From the WSS plot we can see that the recommended amount of clusters is 4 and from the silhouette plot the recommended amount of clusters is 3. When looking at the dendrograms the best solution appears to be the 4 clusters.

E)

Use suitable visualizations, including dimension reduction techniques, to explore the different milk characteristics of the assigned clusters. Discuss.

mammals_pca <- prcomp(mammals, center=TRUE)
(ward_clusters <- cutree(mammals_ward, k = 4) 
    %>% data.frame()
    %>% setNames(c('k4')) 
)  %>% head(3)

k4_biplot <- fviz_pca(mammals_pca, 
         habillage = factor(ward_clusters$k4),
         repel = TRUE) + 
        ggtitle('4-cluster solution') + 
        guides(color='none',shape='none')
k4_biplot

Looking at the plot we can see the characteristics that begin to separate our clusters.

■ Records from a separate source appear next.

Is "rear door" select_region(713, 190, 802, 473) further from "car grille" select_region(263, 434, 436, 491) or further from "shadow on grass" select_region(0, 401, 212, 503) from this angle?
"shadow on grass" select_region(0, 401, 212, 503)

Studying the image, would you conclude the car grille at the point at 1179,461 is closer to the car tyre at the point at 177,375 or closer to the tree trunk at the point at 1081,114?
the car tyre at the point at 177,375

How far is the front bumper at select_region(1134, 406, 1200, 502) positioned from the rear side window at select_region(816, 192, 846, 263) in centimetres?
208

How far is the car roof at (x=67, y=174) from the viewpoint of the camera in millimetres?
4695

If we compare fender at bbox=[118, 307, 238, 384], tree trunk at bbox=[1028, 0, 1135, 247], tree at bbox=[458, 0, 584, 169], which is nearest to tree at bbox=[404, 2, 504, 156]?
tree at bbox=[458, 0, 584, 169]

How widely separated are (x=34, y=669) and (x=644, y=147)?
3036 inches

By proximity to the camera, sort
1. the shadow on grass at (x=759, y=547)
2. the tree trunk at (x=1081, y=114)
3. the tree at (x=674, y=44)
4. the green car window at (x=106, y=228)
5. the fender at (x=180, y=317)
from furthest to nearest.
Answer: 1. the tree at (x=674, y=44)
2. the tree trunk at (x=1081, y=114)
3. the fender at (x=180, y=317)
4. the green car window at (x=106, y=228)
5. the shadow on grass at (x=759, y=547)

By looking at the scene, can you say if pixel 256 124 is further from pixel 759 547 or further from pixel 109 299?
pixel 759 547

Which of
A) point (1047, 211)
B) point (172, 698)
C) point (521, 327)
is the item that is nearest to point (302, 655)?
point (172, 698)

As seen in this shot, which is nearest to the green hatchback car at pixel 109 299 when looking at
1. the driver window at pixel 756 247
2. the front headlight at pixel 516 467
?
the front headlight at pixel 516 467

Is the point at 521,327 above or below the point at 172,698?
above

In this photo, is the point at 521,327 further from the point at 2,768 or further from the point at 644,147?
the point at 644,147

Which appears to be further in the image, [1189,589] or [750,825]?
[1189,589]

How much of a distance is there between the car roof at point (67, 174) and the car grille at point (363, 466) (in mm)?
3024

We can see that our orangish cluster is higher in water and lactose content but low in ash and protein content. We can see our blue cluster is higher in Ash and Protein content. Our purple cluster is high in Fat content. but lower in water and lactose content. Our green appears to be in the middle of all the characteristics showing around equal value for all characteristics except for a slightly lower fat content.